Tasks and exercises:
1. Reproduce, without changes, the part of the PostNL IoT-Platform article that opens with the words containing "PostNL is following" and closes with "achieve our ambition.".
2. According to the PostNL IoT-Platform article, what is a common term for detecting the availability of edge devices?
3. Extend the PostNL IoT-Platform article past its final sentence, keeping to its subject and tone.

Page extract:
IoT Thing Availability at Scale in PostNL

PostNL is following the ambition to become the leading postal tech company and our serverless journey on AWS continues in full speed. In this blog post, I would like to give you some information about the IoT-Platform of PostNL and how we evolve our internal services to create the optimum solutions for the problem at hand.

As PostNL, we remain dedicated to be your favorite deliverer in the Benelux area which requires a significant technology infrastructure. Our colleagues in the field are working hard to deliver your packages to your doorstep as soon as possible. The engineering community in PostNL works together with our colleagues on the field and see how we can enable them to achieve our ambition.

The IoT-Platform of PostNL is in a key position to enable data driven decisions because “IoT-Platform connects the physical world to the digital world!” and relay the events that are happening on the field objectively and reliably to the business. Our platform handles more than one billion events per day, ingesting all the traffic from tracked PostNL assets and processing them in record speed to enable close to real-time business events. Using the data streaming from the IoT-Platform, other teams in PostNL can make decisions based on actual data, optimize asset utilization, and create many more use cases.

The Problem

One of the important events in IoT domain is the availability of the edge devices. A common term for this detection is a heartbeat. In the asset tracking solution of the IoT-Platform, a device corresponds to a beacon which has some sensors in it. The beacon can advertise the sensor telemetry through gateways and the data ends up in the IoT-Platform for further processing.

Record extracts:
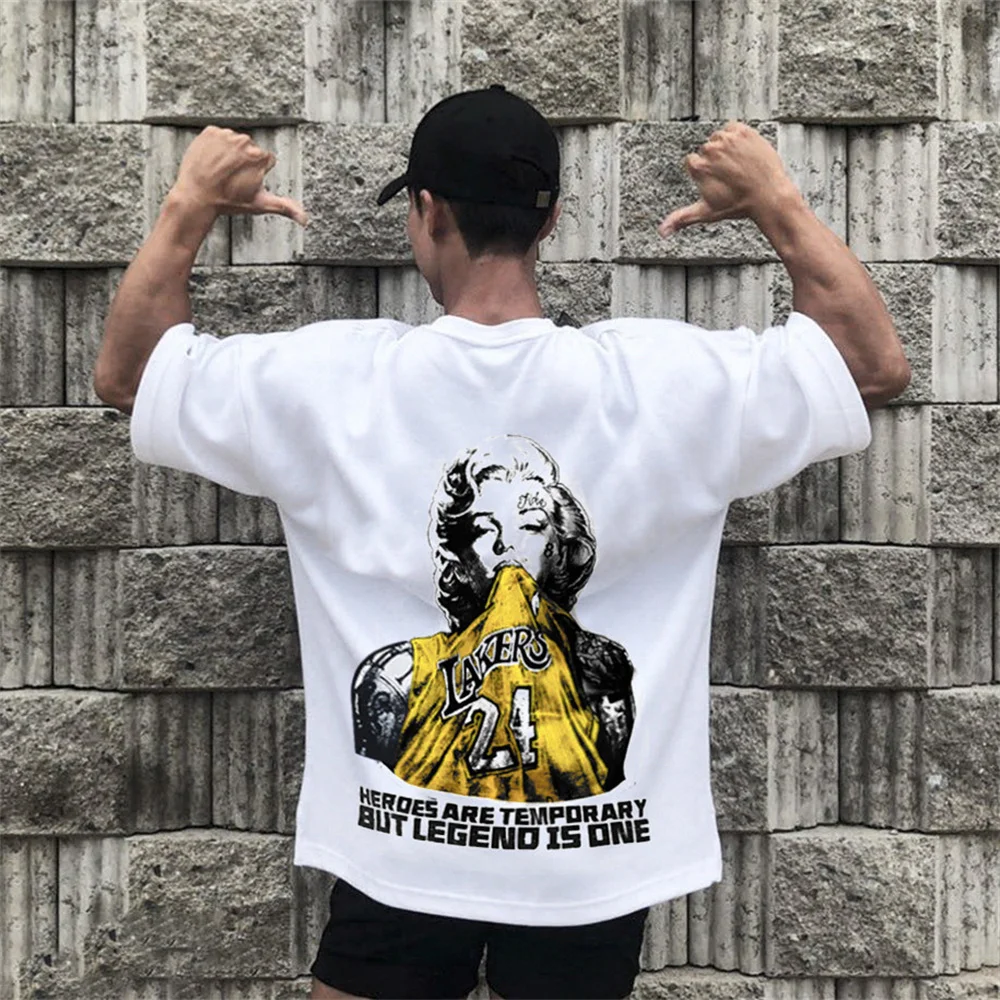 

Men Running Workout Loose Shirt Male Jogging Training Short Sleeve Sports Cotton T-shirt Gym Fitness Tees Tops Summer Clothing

...

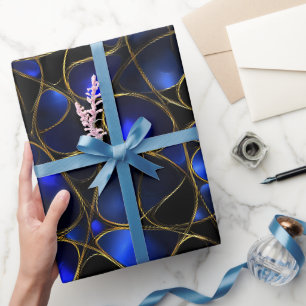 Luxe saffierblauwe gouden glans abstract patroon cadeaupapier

Answer section:
1.
PostNL is following the ambition to become the leading postal tech company and our serverless journey on AWS continues in full speed. In this blog post, I would like to give you some information about the IoT-Platform of PostNL and how we evolve our internal services to create the optimum solutions for the problem at hand.

As PostNL, we remain dedicated to be your favorite deliverer in the Benelux area which requires a significant technology infrastructure. Our colleagues in the field are working hard to deliver your packages to your doorstep as soon as possible. The engineering community in PostNL works together with our colleagues on the field and see how we can enable them to achieve our ambition.

2. A heartbeat.

3.
In our case, any message received from a beacon can be considered as a heartbeat. Through heartbeat of the beacons IoT-Platform can evaluate whether a beacon is active or not. When beacons are not active or when they are not sending data to the IoT-Platform for a long time, we might decide to take an action. For example we can create an alert to check the battery of the beacon or log the last known GPS point of the asset so that we can find it in the logistic network and bring it under maintenance. There are more intricate use cases that rely on beacon availability, but let’s skip those for now to keep things simple.

Beacon Availability Diagram

Now that we have established the need for heartbeat messages, let’s explore possible solutions. The first question to consider in these situations is: “Does AWS offer a built-in service?” And the good news is, yes! AWS has a built in service for this purpose, AWS IoT Events, which supports device heartbeat. This solution works great out of the box, unless you need to scale it to a high number of assets. The IoT-Platform tracks more than 300.000 assets throughout the Benelux area. If you check the pricing of AWS IoT Events, it is obvious that the costs would go through the roof for our scale.

Initial Solution

Availability events (device heartbeat) was one of the first cases where we needed a kind of state machine, that is aware of previous detection(s) from an asset which can also act on current detection. (When I mention state machines, AWS Step Functions could be evaluated as one of the first solutions on AWS. Unfortunately, with our scale AWS Step Functions have some limitations, but that’s a topic for another blog post. ☺️) Here are the simplified requirements:

  • When a beacon connects to the IoT-Platform for the first time, we should generate an AVAILABLE event.
  • As long as we keep receiving detections from the same beacon, we should not send any other event.
  • When we do not receive any detections from the same beacon for a certain amount of time, we should generate an UNAVAILABLE event and mark that beacon is not accessible.
  • Repeat for each beacon.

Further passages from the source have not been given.